Visiting the HTTP service displays a dashboard with a user already logged in. Clicking the ‘team’ button on the panel leads to a list of possible users and their email addresses.
Using cURL and some command line-fu, I extracted the long list of email addresses to a file.
Since the logo of the box contains a person who’s fishing, I assumed it has something to do with social engineering attack or phishing. Knowing it is a CTF, it would be less likely. But during the time that I was working on this machine, CTFs where XSS and challenges where human interaction is necessary have been widely presented. IDK some AI or scheduled job or something does the job I guess. So I tried doing a social engineering attack to see if it will work.

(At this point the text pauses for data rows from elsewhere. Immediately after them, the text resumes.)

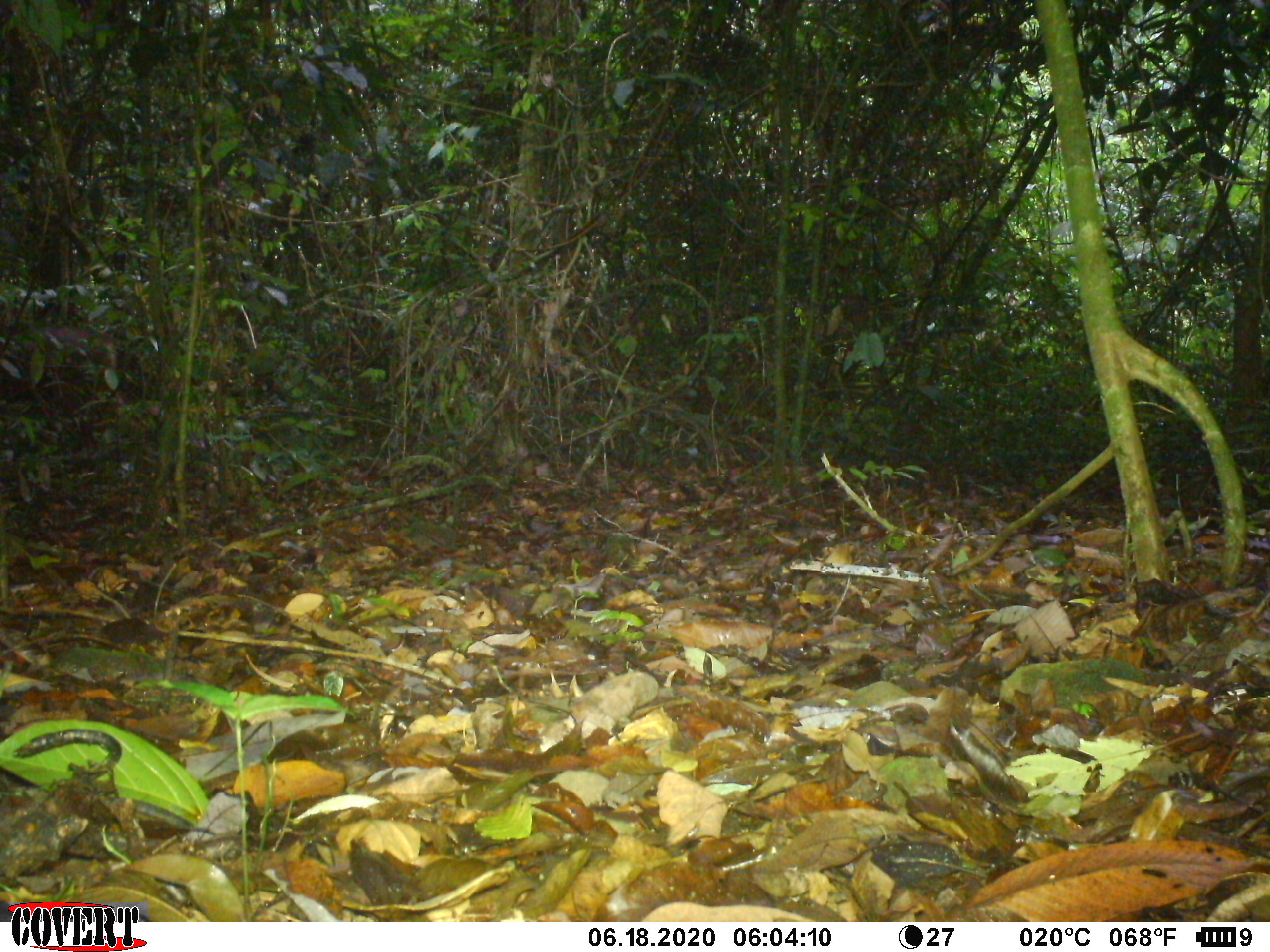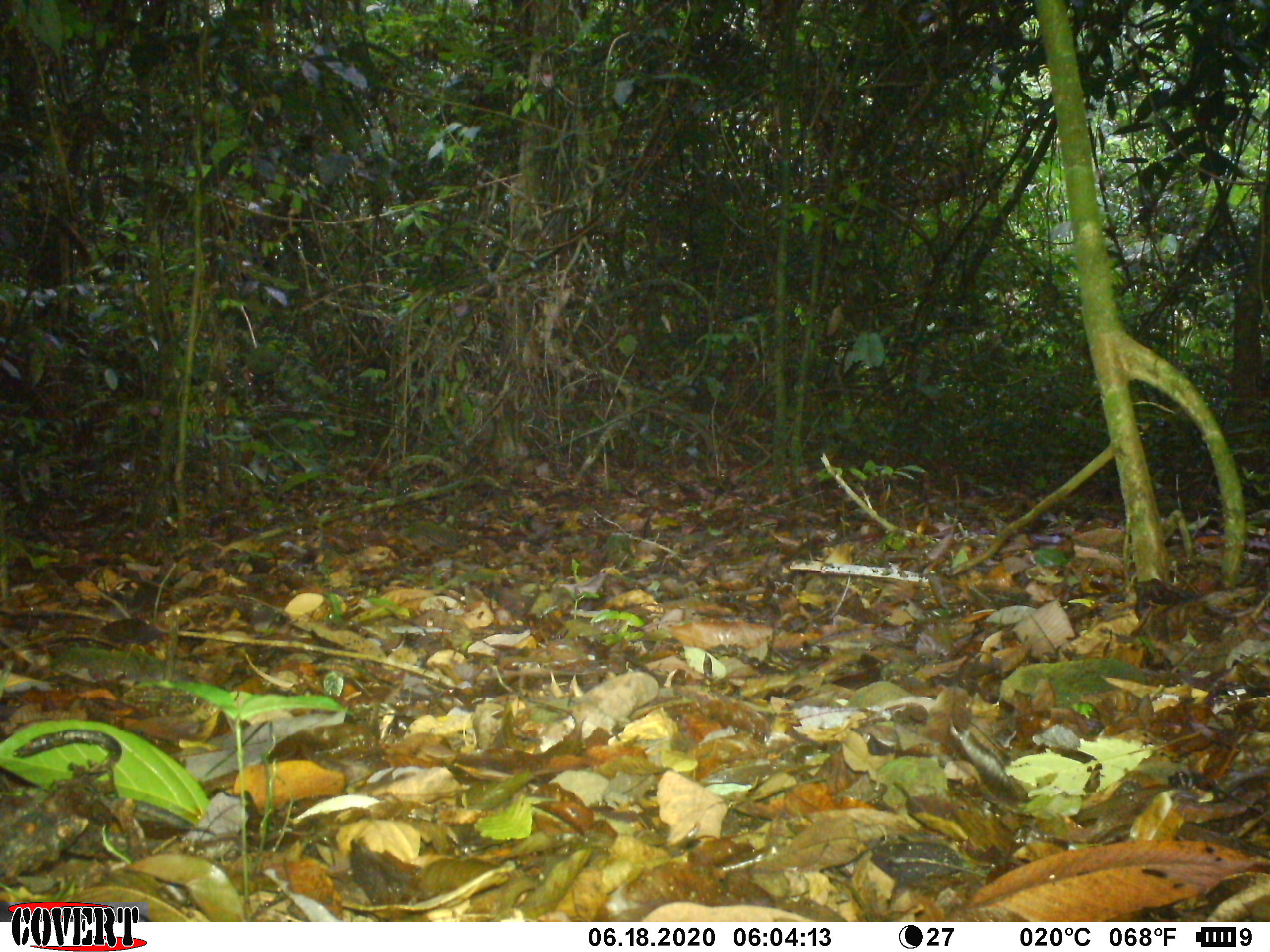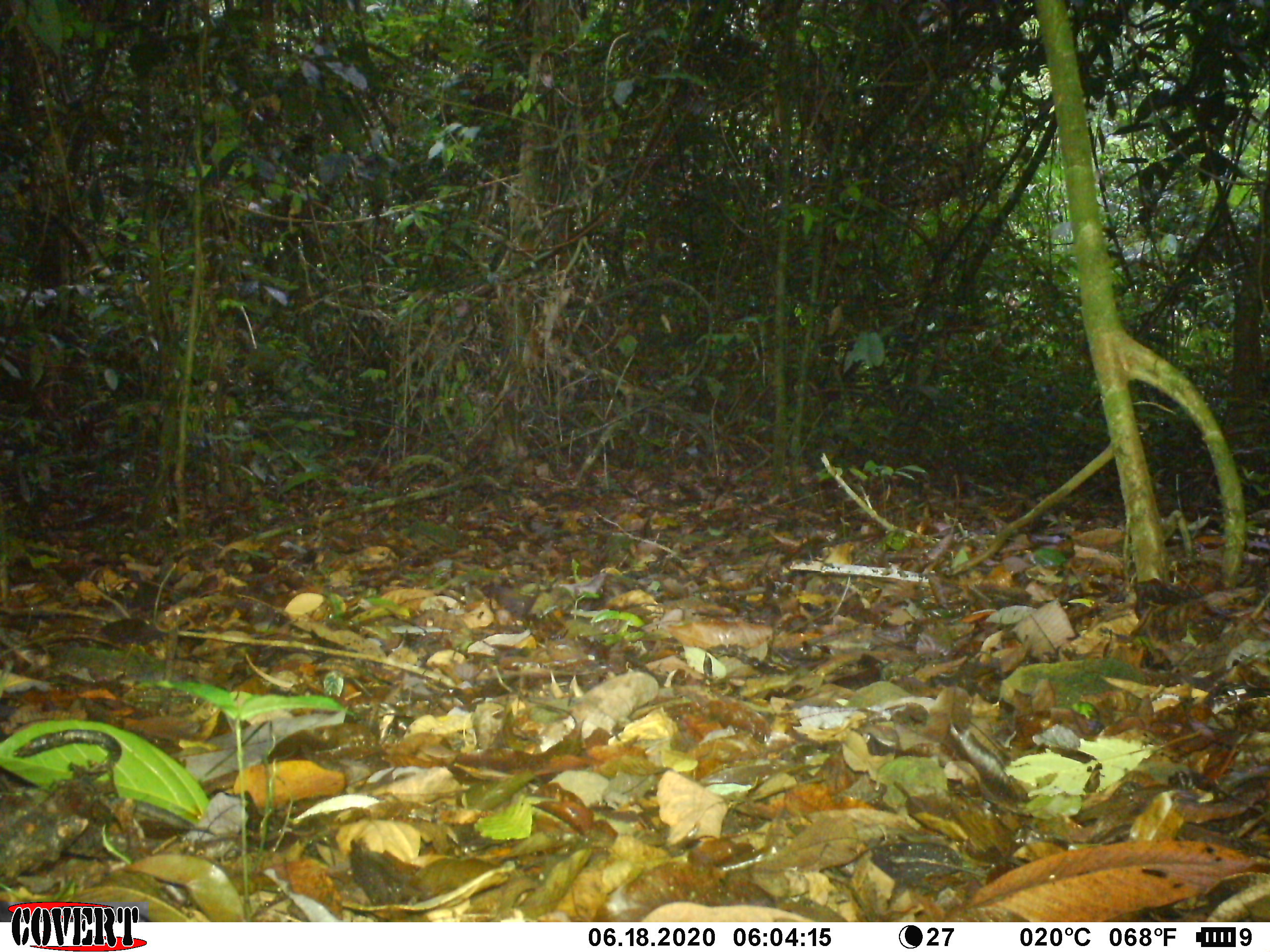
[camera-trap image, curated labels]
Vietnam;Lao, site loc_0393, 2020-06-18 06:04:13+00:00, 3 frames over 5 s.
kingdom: Animalia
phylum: Chordata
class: Mammalia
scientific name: Mammalia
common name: mammal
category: unidentified mammal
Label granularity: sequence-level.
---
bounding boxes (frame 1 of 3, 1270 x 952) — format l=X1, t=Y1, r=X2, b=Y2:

I created a python script that will automate the process of sending the email since it would be really time consuming if it was done manually considering the amount of email addresses I extracted.
The python script above will send an email to every email address that I found with a link to access port 80 on my machine and I set up a listener hoping that someone gives me anything useful.
After running the script and waiting a little bit, I received a POST request which contains a first name, last name, email, and password.
I decoded the URL encoded information to find out what the password is.
Accessing IMAP
Since I have credentials, I tried using them to access services where authentication is necessary. I leaned more towards the mail protocols and managed to authenticate to IMAP port 143. With some google searches, I found a cheat sheet to work with the protocol. After playing around with some commands, I managed to find a couple of email in the Sent Items about a password reset which contains another set of credentials as well as a task for ‘low’ user to install and test python modules in the PyPI service.
Spawning a Shell
I was able to login to the FTP server with the new credentials that I found.
I found a dev directory that contains some web server files. I uploaded a PHP reverse shell and added dev.sneakycorp.htb to my hosts file. I ran gobuster to bruteforce vhosts as well and dev.sneakycorp.htb was also discovered.
Browsing to ‘dev.sneakycorp.htb/shell.php’ spawned a shell on my netcat listener.
Since I already know developer’s password and confirmed that the user exists, I switched to the user ‘developer’ and upgraded to a tty shell.
The user flag is in low’s home directory so I will have to compromise his account in order to grab it.
I enumerated more and found another vhost in the /var/www directory which is ‘pypi.sneakycorp.htb’
It contains an ‘.htpasswd’ file which contains pypi’s hash.
I cracked the hash with the use of John The Ripper.
Since the other email I found earlier says something about low testing and installing python modules, I concluded that I will have to upload a malicious python package that low will install and leverage that to get a shell with his privileges.
Lateral Movement to Low
In order to compromise user ‘low’, I created two files: .pypirc & setup.py.
The setup.py will contain our malicious code. In my case, I put a reverse shell in it. The ‘.pypirc’ file will contain information that will authenticate me as ‘pypi’ user.
The only important part in the ‘setup.py’ file is our malicious code. The other information at the bottom can be whatever. I just left it as is which is the same as the example from the python packaging documentation.
I downloaded the files to the target machine and proceeded to upload the package locally. After executing the command to upload and waiting a couple of moments, I got a shell on my netcat listener and was able to grab the user flag.
python3 setup.py sdist register -r local upload -r localPrivilege Escalation
Usual enumeration for privilege escalation discovered pip3 can be executed using sudo without supplying a password.
PIP has a section in GTFObins that can be used to escalate privileges. I created a bash script that will automate the process.
I uploaded it to the target machine and executed it to gain root privileges. Finished it off by grabbing the root flag.
Thank you for reading. Stay safe all!